…ciò che non siamo, ciò che non vogliamo.
Il senso di chi vive in questi tempi il sentimento dell’antipolitica è di non voler essere mediocri attori sociali.
…comprendere che la vera giustizia non è disimpegno e desiderio di tranquillità, ma è passione per la libertà e la verità e che l’esercizio ottimale della Giustizia è la forza dei deboli.
È mia abitudine leggere ogni giorno un quotidiano diverso, sempre accompagnato da altri quotidiani quali il Sole 24 Ore ed Avvenire.
Giorni fa, leggendo “Liberazione “, quotidiano comunista perché così è riportato sotto il nome, vedo pubblicato uno stralcio della poesia di Eugenio Montale “Non chiederci la parola”.
Rifletto sul senso di questa poesia, che conoscevo, nel contesto di un quotidiano comunista e mi affiorano immediati paragoni storici.
Riporto solo alcune parti della poesia che ho ritenuto significative ed ispiratrici dell’emozione evocativa del paragone storico suscitato.
Non chiederci la parola che squadri da ogni lato l’animo nostro…
…ah l’uomo che se ne va sicuro, agli altri ed a sè stesso amico, e l’ombra sua non cura…
Non domandarci la formula che mondi possa aprirti…

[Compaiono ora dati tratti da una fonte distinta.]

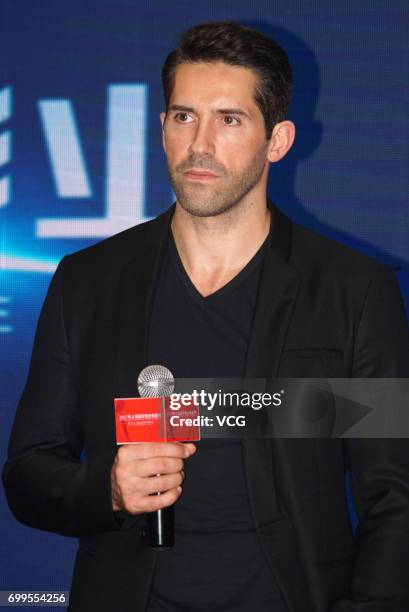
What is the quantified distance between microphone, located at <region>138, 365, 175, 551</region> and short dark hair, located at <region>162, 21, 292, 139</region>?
89 centimetres

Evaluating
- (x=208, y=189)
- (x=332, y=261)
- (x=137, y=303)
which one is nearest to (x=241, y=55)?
(x=208, y=189)

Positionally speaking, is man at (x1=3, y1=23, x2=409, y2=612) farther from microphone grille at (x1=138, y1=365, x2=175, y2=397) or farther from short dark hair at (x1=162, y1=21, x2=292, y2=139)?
microphone grille at (x1=138, y1=365, x2=175, y2=397)

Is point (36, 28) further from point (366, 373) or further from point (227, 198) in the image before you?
point (366, 373)

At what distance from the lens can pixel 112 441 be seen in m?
2.38

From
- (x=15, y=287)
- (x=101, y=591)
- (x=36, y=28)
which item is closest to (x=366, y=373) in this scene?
(x=101, y=591)

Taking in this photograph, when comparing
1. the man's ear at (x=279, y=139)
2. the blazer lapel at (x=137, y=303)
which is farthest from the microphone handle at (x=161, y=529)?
the man's ear at (x=279, y=139)

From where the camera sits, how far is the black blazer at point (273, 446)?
7.46 feet

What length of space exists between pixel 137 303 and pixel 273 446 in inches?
20.6

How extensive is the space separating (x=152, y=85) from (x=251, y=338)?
8.91ft

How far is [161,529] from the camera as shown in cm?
200

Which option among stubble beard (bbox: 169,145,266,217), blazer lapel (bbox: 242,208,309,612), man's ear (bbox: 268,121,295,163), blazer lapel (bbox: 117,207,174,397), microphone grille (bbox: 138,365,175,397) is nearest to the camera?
microphone grille (bbox: 138,365,175,397)

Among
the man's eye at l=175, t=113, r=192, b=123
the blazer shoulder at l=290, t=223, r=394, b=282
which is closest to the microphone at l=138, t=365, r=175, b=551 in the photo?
the blazer shoulder at l=290, t=223, r=394, b=282

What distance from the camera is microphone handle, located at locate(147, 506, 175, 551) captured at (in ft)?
6.54

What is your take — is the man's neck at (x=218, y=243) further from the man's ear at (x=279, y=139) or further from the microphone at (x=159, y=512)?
the microphone at (x=159, y=512)
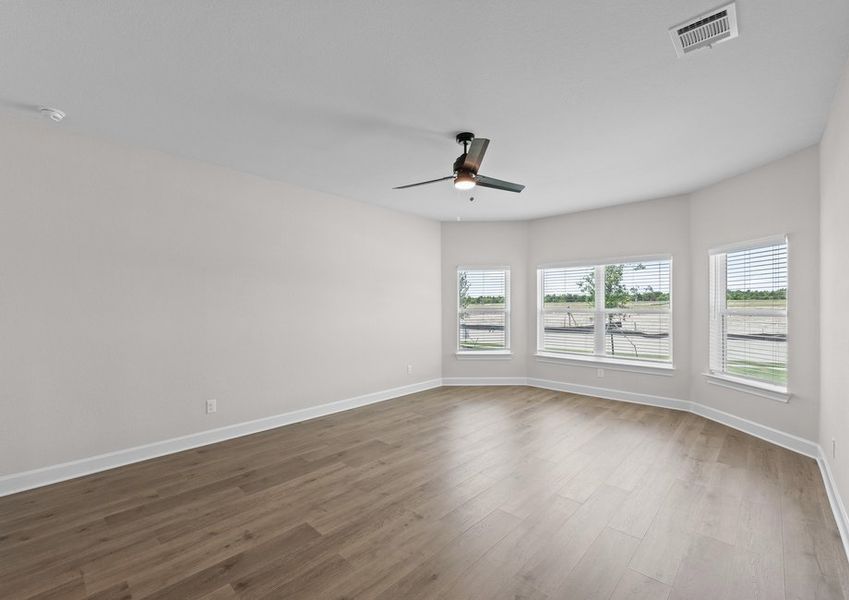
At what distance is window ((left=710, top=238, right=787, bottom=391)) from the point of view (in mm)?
3945

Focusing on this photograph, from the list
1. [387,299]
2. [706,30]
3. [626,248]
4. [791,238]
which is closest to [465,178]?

Codesto solo oggi possiamo dirti,
ciò che non siamo, ciò che non vogliamo.
Montale visse in un periodo di crisi generale, in cui gli intellettuali, e quindi anche i poeti, non avevano ideali da rivelare e si rifugiarono nell’”ermetismo” (Quasimodo, Ungaretti, Mallarmé…)
L’ombra come metafora dell’inconsistenza e della precarietà della vita ed appare a loro inutile domandare il senso della vita od anche delle certezze perché si ritengono capaci di raccontare solo ciò che non sono e cosa non vogliono.
Montale interpreta il pensiero dei poeti dell’epoca, che esprimono una concezione negativa dell’esistenza.
E queste considerazioni mi sono venute ragionando per il raffronto storico apparsomi con l’attuale così designata ANTIPOLITICA.
Perché rendo questo ? purtroppo per un’analogia tra ERMETISMO (da Ermete, dio delle scienze occulte) e l’ANTIPOLITICA.
L’ermetismo tendeva a liberarsi dalle scorie del linguaggio delle tribù per ritrovare una sua verginità semantica ed invero c’è una motivazione di carattere storico per cui questi poeti scelsero di mirare a restare chiusi nel tempio della sacra poesia: evitavano di compromettersi col Regime e di farsi celebratori delle conquiste, come invece fecero altri mediocri poeti dell’epoca.
Il senso di chi vive, in questi tempi, il sentimento dell’antipolitica è di non voler essere mediocre attore sociale.
Antipolitica è essere testimoni scomodi trovando la verità, che è innanzi tutto dentro di noi.
Antipolitica è pretendere che l’informazione sia ribellione e contrasto, nel mentre questa delega etica la stanno disattivando quasi del tutto.
Antipolitica è intendere che per disarmare il cuore dei violenti e degli oppressori occorre comprendere che la vera giustizia non è disimpegno e desiderio di tranquillità, ma è passione per la libertà e la verità e che l’esercizio ottimale della Giustizia è la forza dei deboli.